Blink, blink, blink y ahí está. Blink de nuevo y no ves nada. Se ha desvanecido, pero estaba ahí. Sabes que estaba ahí, parpadeando frente a tus ojos. Vuelves a cerrarlos, suavemente. Los cierras con fuerza, tratando de olvidar lo que ha ocurrido. Aprietas más fuerte y todo se vuelve magenta. Rojo y burdeos. Pero por mucho que lo intentas, no alcanzas la oscuridad completa. No puedes borrar ese paisaje que se ha grabado en tu memoria. Vuelves a abrir los ojos, ahora lentamente. Una luz que quema se te cuela entre las pestañas. Blink, blink, blink y está ahí. Blink, blink otra vez y otra vez: nada. ¿Era real o sólo un rastro de aquella imagen previa?
Desde 1980, 78.545 personas han sido enterradas en Hart Island. Eso es lo que dice la web de The Hart Island Project. Esta isla, ubicada en el East River—cerca de Manhattan, entre el Bronx y Queens—actualmente funciona como el cementerio público de Nueva York. Desde finales de la década de 1860, sin embargo, es conocida por ser una de las mayores fosas comunes de Estados Unidos: un lugar de entierro para personas anónimas—no reclamadas, no identificadas o simplemente “irregulares”—que lleva en uso más de un siglo.

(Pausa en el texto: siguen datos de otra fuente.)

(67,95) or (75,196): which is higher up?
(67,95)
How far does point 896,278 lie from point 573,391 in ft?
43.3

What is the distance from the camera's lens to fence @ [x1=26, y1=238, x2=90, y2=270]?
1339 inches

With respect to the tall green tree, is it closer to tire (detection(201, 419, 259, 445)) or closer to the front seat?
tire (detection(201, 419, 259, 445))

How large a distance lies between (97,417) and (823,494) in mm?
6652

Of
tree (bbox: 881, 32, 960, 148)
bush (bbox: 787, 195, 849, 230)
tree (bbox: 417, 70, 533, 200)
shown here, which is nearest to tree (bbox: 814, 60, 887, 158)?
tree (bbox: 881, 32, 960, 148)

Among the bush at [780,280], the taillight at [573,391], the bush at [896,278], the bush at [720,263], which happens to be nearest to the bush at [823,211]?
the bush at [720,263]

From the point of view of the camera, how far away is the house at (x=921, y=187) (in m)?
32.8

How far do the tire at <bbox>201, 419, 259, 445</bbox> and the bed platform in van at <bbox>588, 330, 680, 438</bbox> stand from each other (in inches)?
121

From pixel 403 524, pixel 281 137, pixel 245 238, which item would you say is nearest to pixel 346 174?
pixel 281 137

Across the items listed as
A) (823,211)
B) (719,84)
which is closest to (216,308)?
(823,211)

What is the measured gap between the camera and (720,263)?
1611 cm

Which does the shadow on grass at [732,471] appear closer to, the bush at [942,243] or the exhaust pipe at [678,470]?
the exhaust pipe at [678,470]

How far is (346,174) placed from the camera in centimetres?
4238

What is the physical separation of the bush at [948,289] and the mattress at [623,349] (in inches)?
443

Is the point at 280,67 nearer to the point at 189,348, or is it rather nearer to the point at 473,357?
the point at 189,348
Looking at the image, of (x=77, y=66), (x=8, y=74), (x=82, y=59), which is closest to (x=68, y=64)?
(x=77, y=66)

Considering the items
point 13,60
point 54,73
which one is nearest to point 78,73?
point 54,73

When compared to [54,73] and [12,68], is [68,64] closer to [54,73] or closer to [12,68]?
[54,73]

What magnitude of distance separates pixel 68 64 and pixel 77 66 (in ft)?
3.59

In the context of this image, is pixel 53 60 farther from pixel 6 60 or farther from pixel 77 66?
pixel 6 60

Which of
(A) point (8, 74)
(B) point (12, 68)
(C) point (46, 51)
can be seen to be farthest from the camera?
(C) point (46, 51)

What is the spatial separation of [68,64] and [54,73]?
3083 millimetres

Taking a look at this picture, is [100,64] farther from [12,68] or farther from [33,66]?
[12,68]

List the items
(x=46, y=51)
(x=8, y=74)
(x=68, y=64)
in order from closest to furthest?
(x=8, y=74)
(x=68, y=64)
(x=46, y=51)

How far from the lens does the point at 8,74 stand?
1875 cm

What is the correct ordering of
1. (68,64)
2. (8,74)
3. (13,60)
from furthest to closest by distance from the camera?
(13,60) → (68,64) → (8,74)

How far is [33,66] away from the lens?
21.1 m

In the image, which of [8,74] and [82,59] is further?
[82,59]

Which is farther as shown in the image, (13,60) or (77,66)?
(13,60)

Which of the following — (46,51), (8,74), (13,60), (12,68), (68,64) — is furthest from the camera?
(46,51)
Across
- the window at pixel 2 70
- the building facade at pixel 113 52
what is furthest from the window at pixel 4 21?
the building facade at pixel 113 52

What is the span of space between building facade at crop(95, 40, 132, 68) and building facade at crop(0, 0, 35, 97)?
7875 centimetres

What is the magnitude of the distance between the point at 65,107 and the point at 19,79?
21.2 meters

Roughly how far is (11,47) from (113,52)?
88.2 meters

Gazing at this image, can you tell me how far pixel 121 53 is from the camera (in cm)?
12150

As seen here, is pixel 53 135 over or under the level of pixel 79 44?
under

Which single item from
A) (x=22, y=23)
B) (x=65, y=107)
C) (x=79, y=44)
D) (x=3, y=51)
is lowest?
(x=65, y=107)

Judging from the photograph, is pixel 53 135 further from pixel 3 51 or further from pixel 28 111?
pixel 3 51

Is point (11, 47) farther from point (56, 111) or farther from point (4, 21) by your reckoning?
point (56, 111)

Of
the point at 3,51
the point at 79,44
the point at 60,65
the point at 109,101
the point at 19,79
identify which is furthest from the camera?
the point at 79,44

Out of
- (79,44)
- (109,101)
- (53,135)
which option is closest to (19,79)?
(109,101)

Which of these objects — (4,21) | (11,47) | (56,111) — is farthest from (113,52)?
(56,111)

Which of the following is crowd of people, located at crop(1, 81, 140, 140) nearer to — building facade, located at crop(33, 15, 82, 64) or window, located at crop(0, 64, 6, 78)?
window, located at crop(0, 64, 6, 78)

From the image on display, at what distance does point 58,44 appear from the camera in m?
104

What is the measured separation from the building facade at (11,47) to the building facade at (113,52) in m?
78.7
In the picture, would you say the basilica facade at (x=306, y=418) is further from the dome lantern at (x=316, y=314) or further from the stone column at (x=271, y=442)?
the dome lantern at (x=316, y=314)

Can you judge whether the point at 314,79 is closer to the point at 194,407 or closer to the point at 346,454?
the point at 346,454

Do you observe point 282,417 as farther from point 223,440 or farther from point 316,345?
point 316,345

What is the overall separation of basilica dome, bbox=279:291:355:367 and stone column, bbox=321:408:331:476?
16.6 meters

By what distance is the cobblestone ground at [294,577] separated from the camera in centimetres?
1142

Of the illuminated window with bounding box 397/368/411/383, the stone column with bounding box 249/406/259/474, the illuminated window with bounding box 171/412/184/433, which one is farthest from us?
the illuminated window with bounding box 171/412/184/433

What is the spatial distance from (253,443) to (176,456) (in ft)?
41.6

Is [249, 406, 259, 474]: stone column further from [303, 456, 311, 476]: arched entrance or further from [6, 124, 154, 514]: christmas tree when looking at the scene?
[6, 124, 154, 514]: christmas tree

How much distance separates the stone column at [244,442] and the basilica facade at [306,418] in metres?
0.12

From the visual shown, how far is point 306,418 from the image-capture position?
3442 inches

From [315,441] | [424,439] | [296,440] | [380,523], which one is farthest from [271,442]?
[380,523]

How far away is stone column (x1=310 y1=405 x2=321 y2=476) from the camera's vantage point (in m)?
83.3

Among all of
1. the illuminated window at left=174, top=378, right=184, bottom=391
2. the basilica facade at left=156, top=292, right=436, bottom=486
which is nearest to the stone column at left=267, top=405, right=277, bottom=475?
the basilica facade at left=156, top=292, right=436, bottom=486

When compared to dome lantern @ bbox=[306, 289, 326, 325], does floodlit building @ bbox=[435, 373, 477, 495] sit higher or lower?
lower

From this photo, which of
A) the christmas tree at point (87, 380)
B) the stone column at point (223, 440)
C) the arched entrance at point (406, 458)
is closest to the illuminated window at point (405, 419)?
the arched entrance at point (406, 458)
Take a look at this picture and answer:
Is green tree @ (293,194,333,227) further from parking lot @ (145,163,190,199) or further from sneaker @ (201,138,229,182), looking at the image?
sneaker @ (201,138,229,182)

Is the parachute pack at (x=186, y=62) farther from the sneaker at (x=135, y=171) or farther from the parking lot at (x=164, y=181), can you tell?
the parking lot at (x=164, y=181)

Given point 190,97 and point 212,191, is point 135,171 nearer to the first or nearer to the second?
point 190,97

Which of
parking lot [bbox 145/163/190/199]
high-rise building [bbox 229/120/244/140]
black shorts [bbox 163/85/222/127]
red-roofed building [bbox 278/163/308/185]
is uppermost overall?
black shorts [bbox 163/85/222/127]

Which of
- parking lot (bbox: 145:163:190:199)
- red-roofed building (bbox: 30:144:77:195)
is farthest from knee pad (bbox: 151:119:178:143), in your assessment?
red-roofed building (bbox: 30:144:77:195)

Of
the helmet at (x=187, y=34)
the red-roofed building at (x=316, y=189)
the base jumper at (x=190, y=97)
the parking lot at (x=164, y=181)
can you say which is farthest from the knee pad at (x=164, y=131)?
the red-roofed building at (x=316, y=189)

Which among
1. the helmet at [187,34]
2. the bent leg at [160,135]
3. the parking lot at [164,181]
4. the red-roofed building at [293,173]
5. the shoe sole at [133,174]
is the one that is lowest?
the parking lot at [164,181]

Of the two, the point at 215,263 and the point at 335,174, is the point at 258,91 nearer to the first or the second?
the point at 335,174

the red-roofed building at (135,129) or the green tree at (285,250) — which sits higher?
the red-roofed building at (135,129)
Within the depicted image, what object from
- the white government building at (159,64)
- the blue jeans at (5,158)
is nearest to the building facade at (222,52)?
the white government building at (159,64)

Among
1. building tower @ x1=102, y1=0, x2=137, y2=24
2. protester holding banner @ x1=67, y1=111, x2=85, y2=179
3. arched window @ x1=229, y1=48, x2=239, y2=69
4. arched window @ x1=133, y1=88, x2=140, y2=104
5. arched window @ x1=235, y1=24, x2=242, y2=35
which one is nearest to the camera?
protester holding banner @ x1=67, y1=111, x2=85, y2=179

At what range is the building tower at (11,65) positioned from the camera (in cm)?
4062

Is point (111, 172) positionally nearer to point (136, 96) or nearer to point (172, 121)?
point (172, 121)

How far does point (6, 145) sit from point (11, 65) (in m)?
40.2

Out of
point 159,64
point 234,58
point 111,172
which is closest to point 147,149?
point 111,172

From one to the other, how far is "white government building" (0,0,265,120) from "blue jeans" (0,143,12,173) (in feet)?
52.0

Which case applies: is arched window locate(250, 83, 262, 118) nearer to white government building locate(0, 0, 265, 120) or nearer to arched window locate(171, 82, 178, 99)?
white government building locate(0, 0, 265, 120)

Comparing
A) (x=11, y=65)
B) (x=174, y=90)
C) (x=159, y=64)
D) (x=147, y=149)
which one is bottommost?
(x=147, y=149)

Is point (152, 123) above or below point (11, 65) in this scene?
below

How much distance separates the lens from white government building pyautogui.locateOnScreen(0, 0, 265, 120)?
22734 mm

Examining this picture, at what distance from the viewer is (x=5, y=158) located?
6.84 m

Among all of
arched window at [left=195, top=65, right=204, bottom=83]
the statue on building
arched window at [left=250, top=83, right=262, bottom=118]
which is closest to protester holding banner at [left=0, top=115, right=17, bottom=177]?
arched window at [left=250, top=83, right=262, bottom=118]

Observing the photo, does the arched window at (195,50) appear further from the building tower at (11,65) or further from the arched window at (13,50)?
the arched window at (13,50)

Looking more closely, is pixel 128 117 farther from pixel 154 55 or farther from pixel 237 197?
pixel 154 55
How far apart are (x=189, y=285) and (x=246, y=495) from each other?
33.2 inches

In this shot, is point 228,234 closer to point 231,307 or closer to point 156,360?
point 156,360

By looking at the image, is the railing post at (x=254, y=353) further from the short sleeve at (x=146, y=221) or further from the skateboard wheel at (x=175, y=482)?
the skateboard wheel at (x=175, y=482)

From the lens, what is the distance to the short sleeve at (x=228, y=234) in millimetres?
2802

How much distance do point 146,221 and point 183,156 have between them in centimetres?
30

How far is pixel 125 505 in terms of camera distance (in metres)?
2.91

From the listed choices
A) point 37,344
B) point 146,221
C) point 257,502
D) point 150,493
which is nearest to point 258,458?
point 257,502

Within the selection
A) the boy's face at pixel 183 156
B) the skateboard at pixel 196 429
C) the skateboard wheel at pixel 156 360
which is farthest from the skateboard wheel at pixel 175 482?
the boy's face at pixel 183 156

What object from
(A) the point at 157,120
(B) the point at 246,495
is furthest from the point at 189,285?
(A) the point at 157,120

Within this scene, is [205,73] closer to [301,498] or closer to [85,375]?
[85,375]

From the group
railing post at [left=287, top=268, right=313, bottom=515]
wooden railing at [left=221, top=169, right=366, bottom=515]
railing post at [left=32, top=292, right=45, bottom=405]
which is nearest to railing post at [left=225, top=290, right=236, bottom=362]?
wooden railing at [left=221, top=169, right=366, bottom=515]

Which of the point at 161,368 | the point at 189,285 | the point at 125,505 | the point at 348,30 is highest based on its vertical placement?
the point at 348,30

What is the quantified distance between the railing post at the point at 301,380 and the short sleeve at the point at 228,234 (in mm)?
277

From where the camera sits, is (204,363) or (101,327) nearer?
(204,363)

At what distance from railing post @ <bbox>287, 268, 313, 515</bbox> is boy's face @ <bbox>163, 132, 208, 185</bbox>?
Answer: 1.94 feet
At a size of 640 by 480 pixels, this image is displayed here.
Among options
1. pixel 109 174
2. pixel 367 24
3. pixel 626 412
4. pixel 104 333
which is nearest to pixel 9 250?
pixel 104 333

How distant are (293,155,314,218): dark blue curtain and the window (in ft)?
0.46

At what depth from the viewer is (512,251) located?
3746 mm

Durante décadas, miles de historias se han quedado atrapadas aquí, dejando así un profundo vacío en la genealogía y en el imaginario colectivo de la ciudad. Cuando vuelves la mirada hacia el horizonte del río, la isla parece deformarse, flotando entre el cielo y el agua. Podría parecer un espejismo, una ilusión óptica o incluso una consecuencia más de las altas temperaturas—otro efecto secundario de la gestión moderna de la vida. Pero quizás es sólo la señal de que este lugar fue forzado al olvido; de que se trata de un monumento público al abandono, lleno de almas parpadeantes que reclaman su derecho a ser reconocidas.
A través de una secuencia de paisajes, naturalezas muertas y retratos, Hart Island de Willa Wasserman (Evansville, 1990) trata de alcanzar aquello que es irrepresentable. Dos pinturas de gran formato de Hart Island y una pequeña obra basada en la imagen de un bulldozer blindado de las FDI nos dan la bienvenida al espacio expositivo, delineando una frágil pero descarnada sensación de imposibilidad, de distancia. No muy lejos, una carta de Mara Hassan espera discretamente a ser leída. Tras estas obras, nos encontramos con el retrato de Sunsiaré que, junto a las figuras reclinadas de Maxelle y E., parece trascender esa sensación de retraimiento, inclinándose hacia una ambigua cercanía. La muerte se convierte, aquí, en una cuestión colectiva—en un asunto de lxs vivxs o en una responsabilidad, incluso. Tras una serie de bodegones alegóricos, encontramos, sin embargo, un personaje que nos lleva de vuelta a esa melancolía fundamental; a esa distancia insalvable entre el adentro y el afuera. Las particularidades estéticas e históricas de este enclave, Hart Island, invitan a Wasserman a explorar la tensión entre la búsqueda de representación política—subrayando la urgencia de nombrar las cosas por su nombre, de evidenciar cómo ciertas subjetividades siguen siendo ignoradas por nuestras estructuras sociales—y los mecanismos formales, o incluso perceptivos, de la representación pictórica. En palabras de la artista: “mientras pinto desde la observación, tengo una ilusión persistente: la de poder ver lo que me falta, la de poder ver lo que no puedo”.
Blink, blink, blink, en realidad no está ahí. Blink, blink de nuevo: se está yendo. No sabes qué pensar, cómo saberlo. Hoy hace demasiado sol; el propio paisaje parpadea. Olas de aire caliente atraviesan el río. Tal vez ya no puedas confiar en tu mirada. ¿Dejarías de mirar esa tierra llorosa sólo porque deslumbra? ¿Sólo porque no deberías mirarla? Estás a kilómetros de distancia. Estás a kilómetros de distancia pero se sigue moviendo. ¿Se está alejando o quizás se acerca?